What is needed :: Examine each line of the data, and copy the ones containing "Zealand".

Source information ::
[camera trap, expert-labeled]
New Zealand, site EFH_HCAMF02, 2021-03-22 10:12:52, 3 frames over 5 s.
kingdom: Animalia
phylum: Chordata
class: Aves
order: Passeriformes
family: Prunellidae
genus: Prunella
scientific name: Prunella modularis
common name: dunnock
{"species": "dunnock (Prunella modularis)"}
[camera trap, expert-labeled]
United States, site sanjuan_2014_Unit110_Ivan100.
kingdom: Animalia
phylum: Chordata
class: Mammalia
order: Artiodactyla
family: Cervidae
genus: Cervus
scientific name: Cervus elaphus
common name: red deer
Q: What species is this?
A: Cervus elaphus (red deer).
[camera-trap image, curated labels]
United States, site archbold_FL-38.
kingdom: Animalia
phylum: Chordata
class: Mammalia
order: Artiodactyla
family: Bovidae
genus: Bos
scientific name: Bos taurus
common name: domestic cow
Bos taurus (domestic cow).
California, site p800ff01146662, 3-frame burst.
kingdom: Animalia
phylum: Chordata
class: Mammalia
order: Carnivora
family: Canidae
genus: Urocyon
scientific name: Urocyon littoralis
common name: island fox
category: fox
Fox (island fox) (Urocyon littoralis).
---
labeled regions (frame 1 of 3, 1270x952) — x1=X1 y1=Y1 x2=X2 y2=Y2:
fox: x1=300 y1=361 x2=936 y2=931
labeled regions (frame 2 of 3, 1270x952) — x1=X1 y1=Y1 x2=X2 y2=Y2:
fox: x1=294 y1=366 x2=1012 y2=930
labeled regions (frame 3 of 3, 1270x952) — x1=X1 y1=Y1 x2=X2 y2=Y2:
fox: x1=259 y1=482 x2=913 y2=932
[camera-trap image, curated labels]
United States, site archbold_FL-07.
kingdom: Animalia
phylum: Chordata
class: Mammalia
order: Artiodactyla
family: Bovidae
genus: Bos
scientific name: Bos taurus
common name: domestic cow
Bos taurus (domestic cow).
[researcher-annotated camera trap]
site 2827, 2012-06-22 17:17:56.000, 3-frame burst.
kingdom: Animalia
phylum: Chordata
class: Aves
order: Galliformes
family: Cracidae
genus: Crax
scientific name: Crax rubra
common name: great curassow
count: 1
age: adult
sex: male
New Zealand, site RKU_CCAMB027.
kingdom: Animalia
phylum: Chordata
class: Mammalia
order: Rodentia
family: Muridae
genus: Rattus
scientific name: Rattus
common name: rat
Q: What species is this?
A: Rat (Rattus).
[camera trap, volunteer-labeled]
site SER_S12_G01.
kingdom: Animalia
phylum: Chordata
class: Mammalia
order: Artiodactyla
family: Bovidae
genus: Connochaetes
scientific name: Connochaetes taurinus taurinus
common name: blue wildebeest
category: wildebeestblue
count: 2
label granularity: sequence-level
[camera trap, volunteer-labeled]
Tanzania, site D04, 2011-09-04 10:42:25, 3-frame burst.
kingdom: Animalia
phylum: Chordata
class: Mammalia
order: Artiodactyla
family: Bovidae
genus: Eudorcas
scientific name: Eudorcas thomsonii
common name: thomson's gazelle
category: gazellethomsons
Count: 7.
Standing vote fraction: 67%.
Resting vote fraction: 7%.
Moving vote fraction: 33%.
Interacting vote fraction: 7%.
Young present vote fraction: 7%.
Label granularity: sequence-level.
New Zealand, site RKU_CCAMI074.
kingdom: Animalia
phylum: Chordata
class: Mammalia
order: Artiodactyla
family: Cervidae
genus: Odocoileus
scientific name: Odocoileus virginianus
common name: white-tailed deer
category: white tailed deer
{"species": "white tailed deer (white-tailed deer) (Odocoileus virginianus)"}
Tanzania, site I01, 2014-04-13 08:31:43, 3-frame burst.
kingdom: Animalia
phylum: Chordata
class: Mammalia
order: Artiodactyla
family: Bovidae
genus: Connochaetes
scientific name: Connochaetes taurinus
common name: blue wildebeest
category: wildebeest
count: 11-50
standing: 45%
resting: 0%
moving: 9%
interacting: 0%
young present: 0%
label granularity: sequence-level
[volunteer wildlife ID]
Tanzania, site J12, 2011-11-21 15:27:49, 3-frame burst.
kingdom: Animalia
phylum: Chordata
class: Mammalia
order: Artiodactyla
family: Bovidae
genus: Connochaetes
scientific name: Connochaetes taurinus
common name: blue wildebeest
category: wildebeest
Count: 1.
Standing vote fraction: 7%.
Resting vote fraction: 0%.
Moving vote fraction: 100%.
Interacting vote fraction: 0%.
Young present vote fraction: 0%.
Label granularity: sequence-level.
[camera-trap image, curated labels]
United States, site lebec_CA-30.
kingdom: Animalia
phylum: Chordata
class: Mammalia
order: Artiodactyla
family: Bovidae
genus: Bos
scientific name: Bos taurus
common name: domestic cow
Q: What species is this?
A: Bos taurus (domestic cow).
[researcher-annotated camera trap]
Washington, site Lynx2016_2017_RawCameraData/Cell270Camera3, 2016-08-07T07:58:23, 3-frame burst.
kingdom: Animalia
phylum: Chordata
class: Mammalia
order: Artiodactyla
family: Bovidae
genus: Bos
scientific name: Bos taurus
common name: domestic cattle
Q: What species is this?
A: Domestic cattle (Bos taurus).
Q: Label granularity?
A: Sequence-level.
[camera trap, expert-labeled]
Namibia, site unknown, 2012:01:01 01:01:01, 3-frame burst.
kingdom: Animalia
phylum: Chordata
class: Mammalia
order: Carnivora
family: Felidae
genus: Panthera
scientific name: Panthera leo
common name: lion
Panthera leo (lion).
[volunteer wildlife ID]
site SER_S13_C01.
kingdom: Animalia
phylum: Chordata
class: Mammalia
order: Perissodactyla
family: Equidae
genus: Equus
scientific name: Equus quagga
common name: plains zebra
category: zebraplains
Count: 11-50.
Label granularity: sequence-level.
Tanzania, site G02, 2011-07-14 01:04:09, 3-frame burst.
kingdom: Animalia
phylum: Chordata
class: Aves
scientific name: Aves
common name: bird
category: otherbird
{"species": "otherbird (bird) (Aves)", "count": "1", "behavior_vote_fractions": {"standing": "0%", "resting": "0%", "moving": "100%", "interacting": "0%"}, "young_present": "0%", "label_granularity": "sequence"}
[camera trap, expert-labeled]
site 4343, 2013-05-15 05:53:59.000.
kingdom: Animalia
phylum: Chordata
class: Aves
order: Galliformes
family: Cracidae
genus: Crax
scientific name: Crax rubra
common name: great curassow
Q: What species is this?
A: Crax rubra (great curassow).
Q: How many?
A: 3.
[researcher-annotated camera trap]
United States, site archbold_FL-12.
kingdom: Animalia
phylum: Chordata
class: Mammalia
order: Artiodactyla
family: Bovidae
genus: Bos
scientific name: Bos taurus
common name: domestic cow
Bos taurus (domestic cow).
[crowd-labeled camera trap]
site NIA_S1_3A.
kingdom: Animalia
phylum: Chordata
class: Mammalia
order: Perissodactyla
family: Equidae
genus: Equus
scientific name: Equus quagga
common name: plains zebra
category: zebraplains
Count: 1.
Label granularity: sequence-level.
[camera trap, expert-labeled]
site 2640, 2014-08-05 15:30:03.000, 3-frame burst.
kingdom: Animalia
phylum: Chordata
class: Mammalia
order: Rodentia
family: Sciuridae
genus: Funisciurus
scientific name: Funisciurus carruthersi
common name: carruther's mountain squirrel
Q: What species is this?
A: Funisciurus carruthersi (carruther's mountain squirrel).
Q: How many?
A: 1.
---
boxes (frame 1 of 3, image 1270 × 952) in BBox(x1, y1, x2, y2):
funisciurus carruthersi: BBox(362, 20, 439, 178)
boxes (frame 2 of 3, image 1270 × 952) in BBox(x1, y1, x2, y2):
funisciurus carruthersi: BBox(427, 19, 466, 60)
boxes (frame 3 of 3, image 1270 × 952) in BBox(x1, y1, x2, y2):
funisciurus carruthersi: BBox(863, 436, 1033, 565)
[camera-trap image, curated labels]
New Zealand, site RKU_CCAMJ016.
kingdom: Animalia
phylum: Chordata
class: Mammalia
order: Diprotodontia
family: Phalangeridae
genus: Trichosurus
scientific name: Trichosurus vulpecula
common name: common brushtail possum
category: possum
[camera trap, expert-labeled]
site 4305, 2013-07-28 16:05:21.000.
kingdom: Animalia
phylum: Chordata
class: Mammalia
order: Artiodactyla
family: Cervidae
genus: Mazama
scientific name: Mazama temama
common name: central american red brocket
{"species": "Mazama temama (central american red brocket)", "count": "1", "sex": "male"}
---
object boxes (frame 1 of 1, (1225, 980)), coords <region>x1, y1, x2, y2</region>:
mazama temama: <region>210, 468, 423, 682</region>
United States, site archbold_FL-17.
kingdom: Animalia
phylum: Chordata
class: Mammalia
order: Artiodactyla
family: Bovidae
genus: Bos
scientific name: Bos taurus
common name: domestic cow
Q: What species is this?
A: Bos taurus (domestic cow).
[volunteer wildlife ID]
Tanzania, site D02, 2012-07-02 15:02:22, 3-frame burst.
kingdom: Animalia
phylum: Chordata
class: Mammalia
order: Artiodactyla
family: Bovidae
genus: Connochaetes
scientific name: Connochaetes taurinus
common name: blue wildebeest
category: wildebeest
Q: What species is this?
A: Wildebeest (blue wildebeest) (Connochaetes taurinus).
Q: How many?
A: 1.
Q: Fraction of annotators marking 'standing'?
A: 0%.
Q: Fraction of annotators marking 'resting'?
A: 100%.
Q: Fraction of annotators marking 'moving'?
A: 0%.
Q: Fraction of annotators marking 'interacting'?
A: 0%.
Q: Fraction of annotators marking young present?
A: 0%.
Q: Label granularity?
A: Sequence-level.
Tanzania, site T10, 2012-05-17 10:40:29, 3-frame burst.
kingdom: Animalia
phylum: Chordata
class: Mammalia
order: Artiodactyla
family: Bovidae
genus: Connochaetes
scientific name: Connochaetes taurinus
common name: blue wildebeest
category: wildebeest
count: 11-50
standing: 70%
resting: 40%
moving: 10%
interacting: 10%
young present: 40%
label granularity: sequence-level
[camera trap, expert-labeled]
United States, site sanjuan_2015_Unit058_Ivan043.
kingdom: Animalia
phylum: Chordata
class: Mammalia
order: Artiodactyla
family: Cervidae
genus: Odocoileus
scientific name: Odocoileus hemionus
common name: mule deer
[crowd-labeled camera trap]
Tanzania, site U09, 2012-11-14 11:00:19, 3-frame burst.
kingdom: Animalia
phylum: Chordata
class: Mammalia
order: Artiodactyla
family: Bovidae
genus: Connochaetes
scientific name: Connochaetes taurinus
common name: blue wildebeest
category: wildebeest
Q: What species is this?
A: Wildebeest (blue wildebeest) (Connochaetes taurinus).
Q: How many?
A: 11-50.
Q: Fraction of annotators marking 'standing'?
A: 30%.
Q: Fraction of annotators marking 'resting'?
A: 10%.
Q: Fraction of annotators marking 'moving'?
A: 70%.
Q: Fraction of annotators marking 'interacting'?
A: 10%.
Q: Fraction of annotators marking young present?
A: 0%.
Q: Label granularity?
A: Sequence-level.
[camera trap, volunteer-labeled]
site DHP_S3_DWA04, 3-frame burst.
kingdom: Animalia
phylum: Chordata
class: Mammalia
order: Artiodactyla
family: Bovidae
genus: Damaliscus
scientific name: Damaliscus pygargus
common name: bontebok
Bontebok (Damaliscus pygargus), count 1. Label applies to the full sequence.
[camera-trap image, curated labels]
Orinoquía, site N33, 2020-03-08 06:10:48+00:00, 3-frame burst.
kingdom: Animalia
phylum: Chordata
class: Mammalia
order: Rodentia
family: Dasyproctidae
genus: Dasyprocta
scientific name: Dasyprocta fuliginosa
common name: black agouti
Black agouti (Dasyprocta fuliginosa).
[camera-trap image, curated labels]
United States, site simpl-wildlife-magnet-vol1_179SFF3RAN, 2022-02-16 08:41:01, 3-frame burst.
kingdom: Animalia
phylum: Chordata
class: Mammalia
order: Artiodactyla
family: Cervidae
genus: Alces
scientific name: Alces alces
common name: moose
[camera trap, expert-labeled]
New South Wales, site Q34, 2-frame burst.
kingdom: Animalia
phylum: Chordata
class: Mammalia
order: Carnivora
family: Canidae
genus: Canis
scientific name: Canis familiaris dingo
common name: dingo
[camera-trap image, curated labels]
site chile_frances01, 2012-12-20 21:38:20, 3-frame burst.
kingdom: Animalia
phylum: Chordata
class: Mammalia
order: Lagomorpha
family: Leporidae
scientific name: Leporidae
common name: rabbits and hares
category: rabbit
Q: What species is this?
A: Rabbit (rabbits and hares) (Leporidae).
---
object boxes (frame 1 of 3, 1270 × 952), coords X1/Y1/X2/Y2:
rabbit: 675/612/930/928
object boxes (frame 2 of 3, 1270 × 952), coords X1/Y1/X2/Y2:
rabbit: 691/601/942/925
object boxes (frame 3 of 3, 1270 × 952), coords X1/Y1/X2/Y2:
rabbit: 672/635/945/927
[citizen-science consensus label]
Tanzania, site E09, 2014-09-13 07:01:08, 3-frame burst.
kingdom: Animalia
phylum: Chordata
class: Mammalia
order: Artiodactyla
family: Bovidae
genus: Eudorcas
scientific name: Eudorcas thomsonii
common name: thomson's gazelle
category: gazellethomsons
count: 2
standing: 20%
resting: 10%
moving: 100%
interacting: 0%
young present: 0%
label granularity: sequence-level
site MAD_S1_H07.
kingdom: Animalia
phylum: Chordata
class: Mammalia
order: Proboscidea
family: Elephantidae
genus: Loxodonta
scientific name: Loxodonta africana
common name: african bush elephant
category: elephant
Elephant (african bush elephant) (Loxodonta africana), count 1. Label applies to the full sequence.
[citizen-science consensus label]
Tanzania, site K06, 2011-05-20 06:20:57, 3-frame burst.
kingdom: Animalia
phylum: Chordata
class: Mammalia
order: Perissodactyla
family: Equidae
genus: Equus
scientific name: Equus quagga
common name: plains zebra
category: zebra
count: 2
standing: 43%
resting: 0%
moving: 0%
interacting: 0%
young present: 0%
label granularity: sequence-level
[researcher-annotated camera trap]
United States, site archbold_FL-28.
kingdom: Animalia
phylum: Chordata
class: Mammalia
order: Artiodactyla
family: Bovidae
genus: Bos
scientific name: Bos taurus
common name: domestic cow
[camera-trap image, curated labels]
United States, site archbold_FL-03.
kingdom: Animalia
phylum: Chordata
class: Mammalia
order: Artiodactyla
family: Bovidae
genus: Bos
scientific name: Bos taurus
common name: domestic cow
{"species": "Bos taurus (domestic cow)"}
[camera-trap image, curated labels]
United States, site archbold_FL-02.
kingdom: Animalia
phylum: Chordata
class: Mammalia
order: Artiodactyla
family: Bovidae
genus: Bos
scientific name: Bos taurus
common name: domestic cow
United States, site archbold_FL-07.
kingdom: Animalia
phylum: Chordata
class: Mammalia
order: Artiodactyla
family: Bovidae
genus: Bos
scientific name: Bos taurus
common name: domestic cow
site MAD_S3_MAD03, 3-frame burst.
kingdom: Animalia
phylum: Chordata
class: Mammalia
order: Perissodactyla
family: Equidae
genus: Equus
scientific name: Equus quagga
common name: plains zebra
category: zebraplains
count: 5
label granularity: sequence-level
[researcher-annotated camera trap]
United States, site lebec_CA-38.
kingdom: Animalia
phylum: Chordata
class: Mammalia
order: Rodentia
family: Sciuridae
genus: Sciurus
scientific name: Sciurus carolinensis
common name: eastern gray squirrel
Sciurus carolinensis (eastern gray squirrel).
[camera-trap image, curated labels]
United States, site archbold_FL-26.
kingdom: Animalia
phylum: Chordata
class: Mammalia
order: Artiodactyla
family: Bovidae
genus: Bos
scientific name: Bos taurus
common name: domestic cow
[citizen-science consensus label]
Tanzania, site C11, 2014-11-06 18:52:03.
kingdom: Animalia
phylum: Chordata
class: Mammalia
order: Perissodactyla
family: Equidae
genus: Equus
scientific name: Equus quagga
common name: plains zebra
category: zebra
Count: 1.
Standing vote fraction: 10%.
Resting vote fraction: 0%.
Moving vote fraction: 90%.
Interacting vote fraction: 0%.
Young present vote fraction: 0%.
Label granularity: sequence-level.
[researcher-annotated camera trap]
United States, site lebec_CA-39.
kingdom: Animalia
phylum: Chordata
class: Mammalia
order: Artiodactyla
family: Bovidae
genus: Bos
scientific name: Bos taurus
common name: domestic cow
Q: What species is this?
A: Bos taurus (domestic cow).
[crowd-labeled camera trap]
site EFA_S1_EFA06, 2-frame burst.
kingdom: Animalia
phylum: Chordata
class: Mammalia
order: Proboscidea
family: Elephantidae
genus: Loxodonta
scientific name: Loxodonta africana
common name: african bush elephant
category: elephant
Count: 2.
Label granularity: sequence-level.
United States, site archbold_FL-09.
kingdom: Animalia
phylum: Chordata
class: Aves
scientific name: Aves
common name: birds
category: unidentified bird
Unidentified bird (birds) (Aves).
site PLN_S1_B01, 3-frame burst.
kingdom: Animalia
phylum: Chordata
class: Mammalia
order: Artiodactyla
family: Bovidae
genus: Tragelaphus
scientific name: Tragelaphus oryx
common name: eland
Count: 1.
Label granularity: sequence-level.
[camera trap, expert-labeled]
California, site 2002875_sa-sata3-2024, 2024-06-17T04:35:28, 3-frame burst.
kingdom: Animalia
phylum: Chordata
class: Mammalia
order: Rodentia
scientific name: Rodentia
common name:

Written response ::
New Zealand, site EFH_HCAMF02, 2021-03-22 10:12:52, 3 frames over 5 s.
New Zealand, site RKU_CCAMB027.
New Zealand, site RKU_CCAMI074.
New Zealand, site RKU_CCAMJ016.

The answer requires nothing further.